I should point out that the more conventional approach to formulating an interaction model is to do:

is.gene1 <- groups %in% c("DKO", "SKO1")
is.gene2 <- groups %in% c("DKO", "SKO2")
design <- model.matrix(~is.gene1 * is.gene2)


... such that the last term represents the interaction. While this is easy enough in this simple case, I tend to find that this formulation gets quite complicated to interpret once you have more factors in play.

Aaron,

Thanks for your detailed and helpful response; it seems my design matrix was not set up correctly to create a contrast by adding 2 different groups, but it’s resolved now.
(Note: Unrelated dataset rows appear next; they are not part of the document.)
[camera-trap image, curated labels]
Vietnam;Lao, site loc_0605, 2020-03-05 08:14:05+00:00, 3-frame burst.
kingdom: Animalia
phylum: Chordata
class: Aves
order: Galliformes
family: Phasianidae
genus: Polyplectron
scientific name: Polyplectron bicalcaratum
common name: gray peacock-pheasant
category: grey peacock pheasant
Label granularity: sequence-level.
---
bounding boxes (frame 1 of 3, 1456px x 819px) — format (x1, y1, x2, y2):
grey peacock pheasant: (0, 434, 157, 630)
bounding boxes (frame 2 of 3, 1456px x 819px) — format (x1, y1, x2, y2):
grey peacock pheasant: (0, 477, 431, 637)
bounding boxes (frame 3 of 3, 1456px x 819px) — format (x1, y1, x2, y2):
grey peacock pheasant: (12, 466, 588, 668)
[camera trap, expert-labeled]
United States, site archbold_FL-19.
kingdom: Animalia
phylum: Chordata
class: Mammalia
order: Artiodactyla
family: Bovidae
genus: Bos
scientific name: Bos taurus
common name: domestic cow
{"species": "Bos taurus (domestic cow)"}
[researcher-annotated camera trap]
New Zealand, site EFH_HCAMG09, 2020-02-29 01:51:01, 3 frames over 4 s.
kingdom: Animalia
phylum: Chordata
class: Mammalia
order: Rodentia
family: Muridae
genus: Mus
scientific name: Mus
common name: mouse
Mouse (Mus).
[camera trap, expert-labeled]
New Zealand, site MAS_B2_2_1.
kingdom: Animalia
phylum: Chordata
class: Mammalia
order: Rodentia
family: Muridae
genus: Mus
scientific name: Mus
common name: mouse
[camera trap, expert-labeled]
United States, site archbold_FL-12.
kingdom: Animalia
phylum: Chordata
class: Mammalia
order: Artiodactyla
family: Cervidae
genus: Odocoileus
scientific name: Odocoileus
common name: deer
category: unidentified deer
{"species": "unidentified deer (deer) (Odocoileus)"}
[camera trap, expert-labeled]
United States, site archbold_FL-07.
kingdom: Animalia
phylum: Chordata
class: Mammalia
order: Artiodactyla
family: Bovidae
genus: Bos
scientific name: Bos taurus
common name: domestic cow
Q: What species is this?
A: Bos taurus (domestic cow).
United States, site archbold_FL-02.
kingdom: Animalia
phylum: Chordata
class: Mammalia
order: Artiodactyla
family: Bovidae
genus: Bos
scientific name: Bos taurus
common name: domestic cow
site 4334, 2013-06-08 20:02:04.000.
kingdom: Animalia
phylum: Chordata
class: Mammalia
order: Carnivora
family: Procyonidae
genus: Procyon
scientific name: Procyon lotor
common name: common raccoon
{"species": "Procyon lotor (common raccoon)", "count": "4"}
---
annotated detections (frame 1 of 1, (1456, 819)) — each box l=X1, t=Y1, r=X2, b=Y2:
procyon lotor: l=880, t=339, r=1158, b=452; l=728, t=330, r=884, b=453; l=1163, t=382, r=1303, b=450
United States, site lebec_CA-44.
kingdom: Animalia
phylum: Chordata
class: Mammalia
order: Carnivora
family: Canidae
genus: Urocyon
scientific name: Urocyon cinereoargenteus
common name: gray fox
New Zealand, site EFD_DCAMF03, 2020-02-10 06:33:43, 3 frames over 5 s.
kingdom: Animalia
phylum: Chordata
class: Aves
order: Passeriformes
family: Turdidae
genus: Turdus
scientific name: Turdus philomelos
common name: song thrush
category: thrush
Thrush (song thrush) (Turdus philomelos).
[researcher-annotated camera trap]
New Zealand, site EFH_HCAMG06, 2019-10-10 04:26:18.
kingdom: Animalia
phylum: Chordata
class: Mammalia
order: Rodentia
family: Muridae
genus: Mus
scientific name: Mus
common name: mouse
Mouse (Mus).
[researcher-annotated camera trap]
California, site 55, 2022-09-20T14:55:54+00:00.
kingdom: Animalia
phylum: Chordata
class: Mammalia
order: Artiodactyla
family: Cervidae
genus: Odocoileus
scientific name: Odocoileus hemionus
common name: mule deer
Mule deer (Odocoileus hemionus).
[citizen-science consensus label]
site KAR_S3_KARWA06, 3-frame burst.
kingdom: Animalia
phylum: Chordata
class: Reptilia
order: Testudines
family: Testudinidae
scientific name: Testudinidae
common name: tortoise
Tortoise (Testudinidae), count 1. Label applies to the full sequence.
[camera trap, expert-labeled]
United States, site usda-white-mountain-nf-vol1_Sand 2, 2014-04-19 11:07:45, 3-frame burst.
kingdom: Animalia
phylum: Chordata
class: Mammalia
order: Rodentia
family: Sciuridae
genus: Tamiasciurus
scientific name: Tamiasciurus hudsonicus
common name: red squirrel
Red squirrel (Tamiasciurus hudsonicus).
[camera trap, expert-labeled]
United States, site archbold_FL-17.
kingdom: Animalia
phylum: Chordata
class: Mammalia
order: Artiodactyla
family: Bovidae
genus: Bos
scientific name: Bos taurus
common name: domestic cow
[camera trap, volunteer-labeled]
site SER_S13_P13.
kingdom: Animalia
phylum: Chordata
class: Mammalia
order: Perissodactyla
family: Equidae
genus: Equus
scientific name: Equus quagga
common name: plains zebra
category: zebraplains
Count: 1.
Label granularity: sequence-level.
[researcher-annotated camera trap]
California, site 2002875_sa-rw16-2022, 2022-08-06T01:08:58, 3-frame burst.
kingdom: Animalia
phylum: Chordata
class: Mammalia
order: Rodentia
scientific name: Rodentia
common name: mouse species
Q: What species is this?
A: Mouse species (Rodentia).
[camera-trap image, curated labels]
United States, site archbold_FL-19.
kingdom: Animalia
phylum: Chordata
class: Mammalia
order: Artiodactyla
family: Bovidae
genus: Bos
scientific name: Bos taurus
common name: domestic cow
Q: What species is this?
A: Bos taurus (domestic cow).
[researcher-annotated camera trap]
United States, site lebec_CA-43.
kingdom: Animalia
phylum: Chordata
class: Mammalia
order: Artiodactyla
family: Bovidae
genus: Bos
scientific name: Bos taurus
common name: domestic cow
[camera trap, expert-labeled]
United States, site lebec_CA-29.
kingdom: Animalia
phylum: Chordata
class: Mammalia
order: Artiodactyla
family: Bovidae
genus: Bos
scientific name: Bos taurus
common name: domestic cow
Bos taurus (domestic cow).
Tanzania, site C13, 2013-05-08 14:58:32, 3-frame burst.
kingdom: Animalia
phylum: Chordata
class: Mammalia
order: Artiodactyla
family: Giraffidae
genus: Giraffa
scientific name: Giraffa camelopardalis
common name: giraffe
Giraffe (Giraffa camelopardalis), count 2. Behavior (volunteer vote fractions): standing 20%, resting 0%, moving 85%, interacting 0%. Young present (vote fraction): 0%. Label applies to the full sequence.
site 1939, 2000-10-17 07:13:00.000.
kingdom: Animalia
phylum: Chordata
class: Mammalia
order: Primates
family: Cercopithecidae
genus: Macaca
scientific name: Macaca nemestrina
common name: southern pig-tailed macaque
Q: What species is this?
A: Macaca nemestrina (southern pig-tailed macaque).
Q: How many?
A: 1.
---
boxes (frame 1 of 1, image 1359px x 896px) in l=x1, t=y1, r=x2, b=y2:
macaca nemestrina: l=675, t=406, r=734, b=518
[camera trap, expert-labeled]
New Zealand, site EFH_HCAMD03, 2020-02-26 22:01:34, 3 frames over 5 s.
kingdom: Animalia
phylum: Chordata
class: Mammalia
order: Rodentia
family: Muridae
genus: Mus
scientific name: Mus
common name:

Looking at my results, it appears my initial “manual” work-around combination of counts (adding SKO1/SKO2 and DKO/WT columns together) results in a similar list of genes with similar log-fold changes to setting it up in makeContrasts.

I’m curious, however, as to why you suggest a contrast where I’m subtracting out the background from the additive effect - this gives me the genes that are theoretically synergistically “activated” as negative log fold changes based on the following logic:

WT=Synergy + Additive effect of SKO1/SKO2 under 1 Basal background

DKO=Basal background

(SKO1 + SKO2) – (DKO + WT) = (Additive+Basal+Basal) - (Basal+ Basal + Synergy + Additive) = –Synergy

So I would think that my initial proposal is still what I want (WT+DKO) – (SKO1+SKO2)? (not that I can’t just as easily note in your case that negative log fold changes = Synergistically “activated” genes while positive log fold changes = Synergistically “repressed” genes)

Thanks,

Tima

1

Looking at my results, it appears my initial “manual” work-around combination of counts (adding SKO1/SKO2 and DKO/WT columns together) results in a similar list of genes with similar log-fold changes to setting it up in makeContrasts.

I would advise against using that workaround in general; adding counts assumes that you have the same number of samples in each group and all samples have similar library sizes, etc. You also reduce the number of residual d.f. in your model, thus reducing power.

So I would think that my initial proposal is still what I want (WT+DKO) – (SKO1+SKO2)?

Well, I interpret the "effect" as that of the treatment, which in this case is the knockout of each gene. From a strictly experimental perspective, this is most accurate; an experiment that really tests the effect of an active gene would over-express it. For example, in your case, it could be something like, "knock out both genes (or find a system in which neither were endogenously expressed) and then rescue the expression of one/both of them with plasmids or lentiviruses". The distinction between the two possible experiments makes it worth being precise, at least when you're writing up your methods - you can wax lyrical about synergistic gene activity in the discussion.